GREBEK MAULUD GAMELAN KYAI GUNTUR MADU


TUGAS TERSTRUKTUR SENI BUDAYA
   DESKRIPSI GREBEK MAULUD GAMELAN KYAI GUNTUR MADU                   KERATON SURAKARTATAHUN 2013

anda dapat download file lengkapnya  disini

                                     



                                          





                                                 Disusun oleh :
Nama : DANANG SETIAWAN
No     : 07
Kelas : X.2



SMA NEGERI 1 SUKOHARJO
     Tahun Pelajaran 2012/2013
A.   PENDAHULUAN

Melestarikan upacara tradisional yang memiliki nilai sejarah dan kebudayaan dimana mencerminkan semangat dan nilai-nilai luhur bangsa, merupakan kegiatan yang diupayakan secara terus menerus diselenggarakan dalam rangka menegakkan dan memperkaya kebudayaan nasional serta menegakkan identitas dan integritas Bangsa Indonesia.
Upacara Tradisional Sekaten sebagai upacara tradisional keagamaan Islam, mengobarkan semangat perjuangan mengembangkan agama dan memiliki nilai-nilai luhur dalam membentuk akhlak dan budi pekerti bangsa serta mempunyai alur yang jelas, telah menjadi salah satu upacara tradisional resmi dari Kraton Surakarta Hadiningrat dan diselenggarakan setiap tahun dalam rangka memperingati kelahiran Nabi Muhammad SAW. Upacara tradisional keagamaan Sekaten di Surakarta diikuti oleh pesta rakyat tradisional yang cukup besar dan meriah.
=-=-=-=-=
- **Soal Diajukan 1**
Menurut dokumen sumber, untuk memperingati apa Upacara Tradisional Sekaten diselenggarakan setiap tahun?
- **Soal Diajukan 2**
Salin persis bagian dokumen sumber dari "Upacara Tradisional Sekaten" sampai "besar dan meriah.", termasuk kedua batas itu.
Jawablah hanya dengan berpegang pada dokumen sumber.

- **Informasi Ditampilkan**
=-=-=-=-=
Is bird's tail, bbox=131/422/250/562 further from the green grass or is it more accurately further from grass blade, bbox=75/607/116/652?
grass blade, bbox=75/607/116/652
=-=-=-=-=
- **Hasil Akhir 1**
Kelahiran Nabi Muhammad SAW.

- **Hasil Akhir 2**
Upacara Tradisional Sekaten sebagai upacara tradisional keagamaan Islam, mengobarkan semangat perjuangan mengembangkan agama dan memiliki nilai-nilai luhur dalam membentuk akhlak dan budi pekerti bangsa serta mempunyai alur yang jelas, telah menjadi salah satu upacara tradisional resmi dari Kraton Surakarta Hadiningrat dan diselenggarakan setiap tahun dalam rangka memperingati kelahiran Nabi Muhammad SAW. Upacara tradisional keagamaan Sekaten di Surakarta diikuti oleh pesta rakyat tradisional yang cukup besar dan meriah.